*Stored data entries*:
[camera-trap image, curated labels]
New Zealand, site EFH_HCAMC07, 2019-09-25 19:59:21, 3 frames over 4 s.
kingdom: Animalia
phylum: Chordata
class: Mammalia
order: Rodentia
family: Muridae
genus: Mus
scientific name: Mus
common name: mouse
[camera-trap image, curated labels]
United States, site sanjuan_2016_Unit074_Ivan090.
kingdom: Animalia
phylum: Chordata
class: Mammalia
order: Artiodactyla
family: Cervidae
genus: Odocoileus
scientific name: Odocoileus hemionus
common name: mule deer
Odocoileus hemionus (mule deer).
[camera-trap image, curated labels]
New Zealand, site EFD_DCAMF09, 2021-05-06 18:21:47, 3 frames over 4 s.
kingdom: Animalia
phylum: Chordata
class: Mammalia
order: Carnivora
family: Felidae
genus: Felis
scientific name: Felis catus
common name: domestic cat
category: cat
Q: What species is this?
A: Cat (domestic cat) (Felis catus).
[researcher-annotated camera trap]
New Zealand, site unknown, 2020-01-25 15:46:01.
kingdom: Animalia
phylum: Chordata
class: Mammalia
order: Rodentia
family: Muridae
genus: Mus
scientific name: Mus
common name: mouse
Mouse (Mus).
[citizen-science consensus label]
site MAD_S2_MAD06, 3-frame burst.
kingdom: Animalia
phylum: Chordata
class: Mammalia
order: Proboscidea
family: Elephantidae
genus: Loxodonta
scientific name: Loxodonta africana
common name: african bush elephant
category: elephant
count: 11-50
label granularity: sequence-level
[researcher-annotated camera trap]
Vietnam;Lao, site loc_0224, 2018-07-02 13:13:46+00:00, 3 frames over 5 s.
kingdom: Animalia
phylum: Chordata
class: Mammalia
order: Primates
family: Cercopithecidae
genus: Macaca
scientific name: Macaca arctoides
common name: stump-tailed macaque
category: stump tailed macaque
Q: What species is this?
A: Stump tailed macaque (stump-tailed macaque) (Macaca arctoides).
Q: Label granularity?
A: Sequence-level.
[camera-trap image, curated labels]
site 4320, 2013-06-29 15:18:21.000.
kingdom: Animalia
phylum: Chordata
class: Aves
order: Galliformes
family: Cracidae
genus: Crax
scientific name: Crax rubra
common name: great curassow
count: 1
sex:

*REQUIRED ACTION*: Write out an exact copy of every record shown above.

*EXERCISE OUTPUT*:
[camera-trap image, curated labels]
New Zealand, site EFH_HCAMC07, 2019-09-25 19:59:21, 3 frames over 4 s.
kingdom: Animalia
phylum: Chordata
class: Mammalia
order: Rodentia
family: Muridae
genus: Mus
scientific name: Mus
common name: mouse
[camera-trap image, curated labels]
United States, site sanjuan_2016_Unit074_Ivan090.
kingdom: Animalia
phylum: Chordata
class: Mammalia
order: Artiodactyla
family: Cervidae
genus: Odocoileus
scientific name: Odocoileus hemionus
common name: mule deer
Odocoileus hemionus (mule deer).
[camera-trap image, curated labels]
New Zealand, site EFD_DCAMF09, 2021-05-06 18:21:47, 3 frames over 4 s.
kingdom: Animalia
phylum: Chordata
class: Mammalia
order: Carnivora
family: Felidae
genus: Felis
scientific name: Felis catus
common name: domestic cat
category: cat
Q: What species is this?
A: Cat (domestic cat) (Felis catus).
[researcher-annotated camera trap]
New Zealand, site unknown, 2020-01-25 15:46:01.
kingdom: Animalia
phylum: Chordata
class: Mammalia
order: Rodentia
family: Muridae
genus: Mus
scientific name: Mus
common name: mouse
Mouse (Mus).
[citizen-science consensus label]
site MAD_S2_MAD06, 3-frame burst.
kingdom: Animalia
phylum: Chordata
class: Mammalia
order: Proboscidea
family: Elephantidae
genus: Loxodonta
scientific name: Loxodonta africana
common name: african bush elephant
category: elephant
count: 11-50
label granularity: sequence-level
[researcher-annotated camera trap]
Vietnam;Lao, site loc_0224, 2018-07-02 13:13:46+00:00, 3 frames over 5 s.
kingdom: Animalia
phylum: Chordata
class: Mammalia
order: Primates
family: Cercopithecidae
genus: Macaca
scientific name: Macaca arctoides
common name: stump-tailed macaque
category: stump tailed macaque
Q: What species is this?
A: Stump tailed macaque (stump-tailed macaque) (Macaca arctoides).
Q: Label granularity?
A: Sequence-level.
[camera-trap image, curated labels]
site 4320, 2013-06-29 15:18:21.000.
kingdom: Animalia
phylum: Chordata
class: Aves
order: Galliformes
family: Cracidae
genus: Crax
scientific name: Crax rubra
common name: great curassow
count: 1
sex:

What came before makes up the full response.